• _Problem details_:
Reproduce every line of the material below verbatim, with all numbers and coordinates kept as they are.

:: Data extract

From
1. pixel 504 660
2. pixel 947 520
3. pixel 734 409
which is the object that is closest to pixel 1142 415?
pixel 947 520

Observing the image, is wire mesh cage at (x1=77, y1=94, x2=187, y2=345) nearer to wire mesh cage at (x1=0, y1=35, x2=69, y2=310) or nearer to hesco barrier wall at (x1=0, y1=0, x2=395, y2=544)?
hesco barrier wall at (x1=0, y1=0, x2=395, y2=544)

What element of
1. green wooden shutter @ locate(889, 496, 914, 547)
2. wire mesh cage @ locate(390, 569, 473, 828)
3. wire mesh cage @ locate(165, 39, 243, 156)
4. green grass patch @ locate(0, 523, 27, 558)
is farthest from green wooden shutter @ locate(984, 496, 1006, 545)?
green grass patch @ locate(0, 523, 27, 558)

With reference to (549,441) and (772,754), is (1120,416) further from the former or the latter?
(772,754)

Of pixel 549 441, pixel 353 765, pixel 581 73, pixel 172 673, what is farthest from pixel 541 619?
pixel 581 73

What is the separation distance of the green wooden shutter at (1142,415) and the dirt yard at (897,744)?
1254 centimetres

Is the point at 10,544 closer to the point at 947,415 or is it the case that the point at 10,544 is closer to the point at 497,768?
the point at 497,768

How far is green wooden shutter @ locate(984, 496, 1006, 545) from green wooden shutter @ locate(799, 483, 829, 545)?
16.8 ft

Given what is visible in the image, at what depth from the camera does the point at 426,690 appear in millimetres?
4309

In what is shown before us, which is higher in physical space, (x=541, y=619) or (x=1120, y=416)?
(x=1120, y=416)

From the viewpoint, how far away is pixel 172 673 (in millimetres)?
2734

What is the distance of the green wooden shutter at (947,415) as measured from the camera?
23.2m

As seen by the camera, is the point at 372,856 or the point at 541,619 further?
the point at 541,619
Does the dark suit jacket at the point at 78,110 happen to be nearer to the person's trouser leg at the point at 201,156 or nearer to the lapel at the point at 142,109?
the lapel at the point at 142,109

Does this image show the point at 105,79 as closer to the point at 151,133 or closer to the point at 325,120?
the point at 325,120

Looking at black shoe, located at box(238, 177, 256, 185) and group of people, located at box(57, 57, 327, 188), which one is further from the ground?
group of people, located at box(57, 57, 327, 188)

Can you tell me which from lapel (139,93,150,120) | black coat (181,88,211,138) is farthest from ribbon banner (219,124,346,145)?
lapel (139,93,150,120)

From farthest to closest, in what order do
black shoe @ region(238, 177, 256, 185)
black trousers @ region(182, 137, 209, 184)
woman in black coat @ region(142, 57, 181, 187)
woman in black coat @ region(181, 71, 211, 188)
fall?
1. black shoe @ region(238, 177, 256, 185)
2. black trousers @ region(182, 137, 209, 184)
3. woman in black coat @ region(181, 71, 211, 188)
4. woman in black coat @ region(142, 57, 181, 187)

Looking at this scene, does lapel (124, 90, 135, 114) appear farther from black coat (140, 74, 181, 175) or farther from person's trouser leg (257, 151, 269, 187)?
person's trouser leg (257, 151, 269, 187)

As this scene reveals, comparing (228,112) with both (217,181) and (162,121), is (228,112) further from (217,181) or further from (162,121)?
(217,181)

::::

• _Solution to the exercise_:
From
1. pixel 504 660
2. pixel 947 520
3. pixel 734 409
which is the object that is closest to pixel 1142 415?
pixel 947 520

Observing the image, is wire mesh cage at (x1=77, y1=94, x2=187, y2=345) nearer to wire mesh cage at (x1=0, y1=35, x2=69, y2=310) or nearer to hesco barrier wall at (x1=0, y1=0, x2=395, y2=544)?
hesco barrier wall at (x1=0, y1=0, x2=395, y2=544)

What element of
1. green wooden shutter @ locate(889, 496, 914, 547)
2. wire mesh cage @ locate(390, 569, 473, 828)
3. wire mesh cage @ locate(165, 39, 243, 156)
4. green grass patch @ locate(0, 523, 27, 558)
is farthest from green wooden shutter @ locate(984, 496, 1006, 545)?
green grass patch @ locate(0, 523, 27, 558)

With reference to (549,441) and (772,754), is (1120,416) further from the former or the latter?
(772,754)

Of pixel 549 441, pixel 353 765, pixel 581 73, pixel 172 673, what is farthest from pixel 541 619?
pixel 581 73

What is the separation distance of the green wooden shutter at (1142,415) and the dirt yard at (897,744)?
1254 centimetres

Is the point at 10,544 closer to the point at 947,415 or is it the case that the point at 10,544 is closer to the point at 497,768?
the point at 497,768

How far is green wooden shutter @ locate(984, 496, 1006, 545) from green wooden shutter @ locate(799, 483, 829, 545)?
16.8 ft

Given what is visible in the image, at what depth from the camera does the point at 426,690 appear in millimetres?
4309

In what is shown before us, which is higher in physical space, (x=541, y=619) or (x=1120, y=416)?
(x=1120, y=416)

From the viewpoint, how far away is pixel 172 673 (in millimetres)?
2734

What is the distance of the green wooden shutter at (947,415) as measured from the camera?
23.2m

As seen by the camera, is the point at 372,856 or the point at 541,619 further?
the point at 541,619
Does the dark suit jacket at the point at 78,110 happen to be nearer to the person's trouser leg at the point at 201,156 or nearer to the lapel at the point at 142,109?
the lapel at the point at 142,109

Does this image show the point at 105,79 as closer to the point at 151,133 or closer to the point at 325,120?
the point at 325,120

Looking at black shoe, located at box(238, 177, 256, 185) and group of people, located at box(57, 57, 327, 188), which one is further from the ground?
group of people, located at box(57, 57, 327, 188)

Can you tell me which from lapel (139,93,150,120) | black coat (181,88,211,138) is farthest from ribbon banner (219,124,346,145)?
lapel (139,93,150,120)

From farthest to closest, in what order do
black shoe @ region(238, 177, 256, 185)
black trousers @ region(182, 137, 209, 184)
woman in black coat @ region(142, 57, 181, 187)
woman in black coat @ region(181, 71, 211, 188)
fall?
1. black shoe @ region(238, 177, 256, 185)
2. black trousers @ region(182, 137, 209, 184)
3. woman in black coat @ region(181, 71, 211, 188)
4. woman in black coat @ region(142, 57, 181, 187)

Looking at this scene, does lapel (124, 90, 135, 114) appear farther from black coat (140, 74, 181, 175) or farther from person's trouser leg (257, 151, 269, 187)?
person's trouser leg (257, 151, 269, 187)

As this scene reveals, comparing (228,112) with both (217,181) and (162,121), is (228,112) further from (217,181) or further from (162,121)?
(217,181)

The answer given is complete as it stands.